» Exercises:
1. In the essay about the neighbor who smokes, what does the text state for each of these?
(a) How old does the writer guess the neighbor's children are?
(b) According to the CDC, what does secondhand smoke do to children's lungs?
(c) What alternatives to smoking does the writer want to suggest to the neighbor?
2. Reproduce the part of the essay about the neighbor who smokes that opens with the words containing "Nonsmokers who are" and closes with "is a horrible mother.".

» Selected passage:
↓
I try to teach my children not to judge people. You don’t know what anyone’s life is like until you walk in their shoes, or at least take a moment to consider what might be going on in their life. As cheesy as it sounds, I try to live that way in hopes that by doing so, my kids learn empathy and kindness.
It’s possible my whole “cutting some slack” thing is a little self-serving. After all, I’m a far cry from perfect. I’m always late. My car’s a mess. I’d rather cuddle on the couch than play Barbie. I yell way too much. Sometimes I squeeze my kids’ arms a little too hard – and I really hope no one is judging me.
But I have to confess, I’ve judged my neighbor. I think she’s a horrible mother.
I know this announcement is mother-on-mother sacrilege. Judging a fellow mom’s parenting is like taking the holy grail of motherhood and lighting it on fire, along with all of your child’s most beloved stuffed animals. You just shouldn’t do it. But I can’t help it.
I’m convinced she’s a horrible mother because she’s killing her children. And all I can do is silently watch her.
No, she is not beating them. She’s not starving them. In fact, I’ve never even heard her raise her voice at her well-behaved, adorable kids, who I’m guessing are around five and two. I’ve never asked because I can barely look her in the eye.
While she creates elaborate jungles with rainbow chalk on the sidewalk in front of her house, she is killing her children. She’s killing her children as she teaches them to play hopscotch. She is killing her children while she wheels them around the block in their red-wagon. She is killing her children as they plant purple flowers by their gate. She is killing her children as she sets up a tent in their front yard and camps out on a warm Chicago summer night.
How is she killing her children? Because during all of these activities she is smoking cigarettes. In fact, I’ve never seen her without one. And the smoke blows right in those innocent faces. I can’t get past it.
According to the CDC, secondhand smoke causes children’s lungs to grow less than children who do not breathe secondhand smoke. This means they they may have severe life-threatening asthma attacks. They contract more bronchitis and pneumonia. They wheeze and cough more than other children.
Nonsmokers who are exposed to secondhand smoke inhale many of the same cancer-causing substances and poisons as smokers. This is even worse for children. According to the U.S. Surgeon General, “Because their bodies are developing, infants and young children are especially vulnerable to the poisons in secondhand smoke.”
See what I mean? She is a horrible mother.
The empathetic part of me tries to understand. Maybe she has a really stressful life. Maybe smoking cigarettes is her answer to an even worse addiction. Maybe a gun-wielding monster holds her hostage in her home and orders her to slowly kill her children or he will kill them all instantly. Honestly…the last one is the only excuse I’d consider worthwhile, and my instincts are telling me that’s not what’s happening here.
It’s not the fact that she smokes that bothers me. I could care less if she lit up on her front porch every single night while her children were in bed. After all, she’s an adult in charge of her own body. It’s her choice. But inhaling secondhand smoke is not her children’s choice. She is making it for them.
I’d like to know how a mother who clearly adores and cherishes her kids can be so selfish, and put them in so much avoidable danger? I’d ask her, but since I don’t even know her kid’s names, it seems a little personal.
What I’d like to say is this: “If quitting is not in the cards for you, then why don’t you try other alternatives? Like nicotine gum, or a patch, or even e-cigarettes, which don’t create any secondhand smoke?” I may even admit to her that I know I’m being judgey, but aren’t there options? They may not be as satisfying, but think of the kids!
Empathy fails me here. And I can’t help but feel like I’m failing as a neighbor, too. Maybe I should get to know her better. Maybe if I could get past the smoke, I’d really like her. She is soft-spoken and kind, and creative. But I’m torn, because how can I like someone who is killing her children?
↑
» Data under study:
↓
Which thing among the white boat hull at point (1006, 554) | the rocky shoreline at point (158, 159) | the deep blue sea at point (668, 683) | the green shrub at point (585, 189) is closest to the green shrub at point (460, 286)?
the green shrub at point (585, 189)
↑
↓
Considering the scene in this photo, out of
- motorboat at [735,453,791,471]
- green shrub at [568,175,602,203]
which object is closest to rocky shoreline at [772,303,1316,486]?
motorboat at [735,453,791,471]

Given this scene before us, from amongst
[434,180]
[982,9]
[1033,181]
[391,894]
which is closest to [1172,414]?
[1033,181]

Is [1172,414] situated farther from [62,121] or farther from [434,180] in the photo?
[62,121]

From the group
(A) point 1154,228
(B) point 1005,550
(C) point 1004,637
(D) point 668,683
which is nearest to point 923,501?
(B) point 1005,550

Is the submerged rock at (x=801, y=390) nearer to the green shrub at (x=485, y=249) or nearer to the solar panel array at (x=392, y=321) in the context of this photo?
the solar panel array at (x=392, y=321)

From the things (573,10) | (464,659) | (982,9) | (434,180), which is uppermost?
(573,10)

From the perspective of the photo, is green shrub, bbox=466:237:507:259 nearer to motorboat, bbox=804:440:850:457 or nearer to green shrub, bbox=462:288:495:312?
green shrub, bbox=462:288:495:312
↑
» List of solutions:
1.
(a) Around five and two.
(b) It causes their lungs to grow less than the lungs of children who do not breathe secondhand smoke.
(c) Nicotine gum, a patch, or e-cigarettes.

2.
Nonsmokers who are exposed to secondhand smoke inhale many of the same cancer-causing substances and poisons as smokers. This is even worse for children. According to the U.S. Surgeon General, “Because their bodies are developing, infants and young children are especially vulnerable to the poisons in secondhand smoke.”
See what I mean? She is a horrible mother.